### WHAT TO PRODUCE
Swap every "nearer to" in the records below for "closer to" and write the records out again with nothing else altered, omitting the pictures.

### ENTRIES PROVIDED
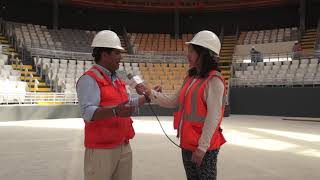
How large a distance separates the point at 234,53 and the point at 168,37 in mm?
4324

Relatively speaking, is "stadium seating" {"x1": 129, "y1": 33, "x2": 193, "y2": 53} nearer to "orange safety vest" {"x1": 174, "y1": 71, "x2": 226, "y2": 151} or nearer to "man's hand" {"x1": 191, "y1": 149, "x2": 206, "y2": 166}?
"orange safety vest" {"x1": 174, "y1": 71, "x2": 226, "y2": 151}

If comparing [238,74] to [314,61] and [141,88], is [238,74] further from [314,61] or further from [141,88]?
[141,88]

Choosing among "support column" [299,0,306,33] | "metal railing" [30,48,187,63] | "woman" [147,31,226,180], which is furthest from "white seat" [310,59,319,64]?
"woman" [147,31,226,180]

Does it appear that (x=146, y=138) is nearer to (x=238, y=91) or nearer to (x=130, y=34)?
(x=238, y=91)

### ANSWER TO THE EXERCISE
How large a distance separates the point at 234,53 and the point at 168,37 in mm?
4324

Relatively speaking, is "stadium seating" {"x1": 129, "y1": 33, "x2": 193, "y2": 53} closer to "orange safety vest" {"x1": 174, "y1": 71, "x2": 226, "y2": 151} or closer to "man's hand" {"x1": 191, "y1": 149, "x2": 206, "y2": 166}?
"orange safety vest" {"x1": 174, "y1": 71, "x2": 226, "y2": 151}

If comparing [238,74] to [314,61] and [141,88], is [238,74] further from [314,61] or further from [141,88]?
[141,88]

Choosing among "support column" [299,0,306,33] | "metal railing" [30,48,187,63] | "woman" [147,31,226,180], which is furthest from "white seat" [310,59,319,64]?
"woman" [147,31,226,180]

Does it appear that (x=146, y=138) is closer to (x=238, y=91) or closer to (x=130, y=34)?
(x=238, y=91)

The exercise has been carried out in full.